Emily was grateful for everyone’s generosity, but the good intentions only seemed to emphasize their helplessness.

“This is what life has come to,” she whispered as they lay stiff and brittle as rusted old nails in a made-up bed in the Millers’ living room. “Funeral dresses, and old coat linings for shirts, and hand-me-down boots.”

“For now, Em. Not forever.” Henry reached for her hand in the dark. “We won’t give up. We don’t quit, remember.”

She remembered. She also remembered what he’d said at one of Annie and John’s dinner parties. “Nobody farms for an easy life. It’s an addiction. A love affair…a commitment, like a marriage…It’s a life that chooses the person, rather than the other way around.”

She wondered why the prairie had chosen her, wondered if it had chosen her, or if she was just an accessory to Henry’s plans.

She wasn’t sure anymore. Was this the life she really wanted, the thrilling adventure she’d imagined when she’d agreed to marry Henry and build a life with him in this desolate wilderness?

She didn’t know what to do with her despair.

She silently blamed Henry for building their home in the wrong place, for not making it strong enough, for telling her everything would work out when it hadn’t.

And she blamed Annie for selfishly asking her to stay behind while Henry went ahead without her.

Perhaps the prairie had never recognized her, this stranger who’d arrived as an afterthought.

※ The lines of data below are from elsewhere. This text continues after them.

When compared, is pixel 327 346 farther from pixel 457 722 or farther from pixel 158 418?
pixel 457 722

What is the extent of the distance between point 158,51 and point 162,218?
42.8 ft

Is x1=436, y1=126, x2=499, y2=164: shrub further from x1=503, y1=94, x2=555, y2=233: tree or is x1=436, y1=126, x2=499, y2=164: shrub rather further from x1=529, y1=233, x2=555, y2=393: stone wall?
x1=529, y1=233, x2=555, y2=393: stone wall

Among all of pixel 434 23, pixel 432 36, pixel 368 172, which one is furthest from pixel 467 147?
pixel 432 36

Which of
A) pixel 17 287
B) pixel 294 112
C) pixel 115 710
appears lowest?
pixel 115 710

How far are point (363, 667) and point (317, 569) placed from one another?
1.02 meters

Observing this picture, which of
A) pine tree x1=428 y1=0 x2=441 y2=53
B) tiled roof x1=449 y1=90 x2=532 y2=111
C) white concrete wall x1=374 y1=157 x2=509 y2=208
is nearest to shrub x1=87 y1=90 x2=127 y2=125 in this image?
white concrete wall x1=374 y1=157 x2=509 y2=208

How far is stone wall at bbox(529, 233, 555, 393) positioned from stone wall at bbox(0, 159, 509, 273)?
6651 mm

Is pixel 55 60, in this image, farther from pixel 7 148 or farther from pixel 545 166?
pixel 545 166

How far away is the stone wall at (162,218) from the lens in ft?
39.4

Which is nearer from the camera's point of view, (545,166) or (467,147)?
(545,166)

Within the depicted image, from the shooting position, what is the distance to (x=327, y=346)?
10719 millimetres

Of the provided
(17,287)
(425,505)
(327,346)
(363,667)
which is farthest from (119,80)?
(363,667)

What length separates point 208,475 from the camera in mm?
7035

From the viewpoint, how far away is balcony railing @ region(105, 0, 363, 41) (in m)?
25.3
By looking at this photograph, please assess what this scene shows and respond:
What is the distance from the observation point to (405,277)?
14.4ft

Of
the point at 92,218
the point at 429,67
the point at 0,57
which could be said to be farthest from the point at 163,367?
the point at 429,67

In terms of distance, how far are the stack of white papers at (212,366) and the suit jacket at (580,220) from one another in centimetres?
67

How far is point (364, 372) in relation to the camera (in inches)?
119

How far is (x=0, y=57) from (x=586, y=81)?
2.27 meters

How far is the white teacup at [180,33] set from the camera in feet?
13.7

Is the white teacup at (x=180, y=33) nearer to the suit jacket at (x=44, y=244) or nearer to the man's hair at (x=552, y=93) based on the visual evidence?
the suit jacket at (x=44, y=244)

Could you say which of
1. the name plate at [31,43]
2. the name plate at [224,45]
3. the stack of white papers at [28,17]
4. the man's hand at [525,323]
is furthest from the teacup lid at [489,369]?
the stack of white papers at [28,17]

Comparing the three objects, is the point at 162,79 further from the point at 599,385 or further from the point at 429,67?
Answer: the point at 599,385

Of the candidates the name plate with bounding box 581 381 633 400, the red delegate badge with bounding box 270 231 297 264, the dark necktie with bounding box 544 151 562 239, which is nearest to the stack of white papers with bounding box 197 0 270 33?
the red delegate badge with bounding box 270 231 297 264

Like the great piles of moldering grain stored beside the elevators, she was surplus to requirements.

But then she remembered that she was needed, that this wasn’t just about her and Henry anymore. In all the chaos and fear, she’d forgotten that there was someone else to consider now.

“There’s something I need to tell you, Henry.”

He turned to look at her. His eyes were glazed and empty. “Can it wait? I’m exhausted, Em.”

“I’m pregnant.”

The words were blunt and raw. A stated fact rather than the emotionally charged announcement she’d imagined. It was the worst possible time for it to have happened, the worst possible way to tell him. But it was the only time, and the only way.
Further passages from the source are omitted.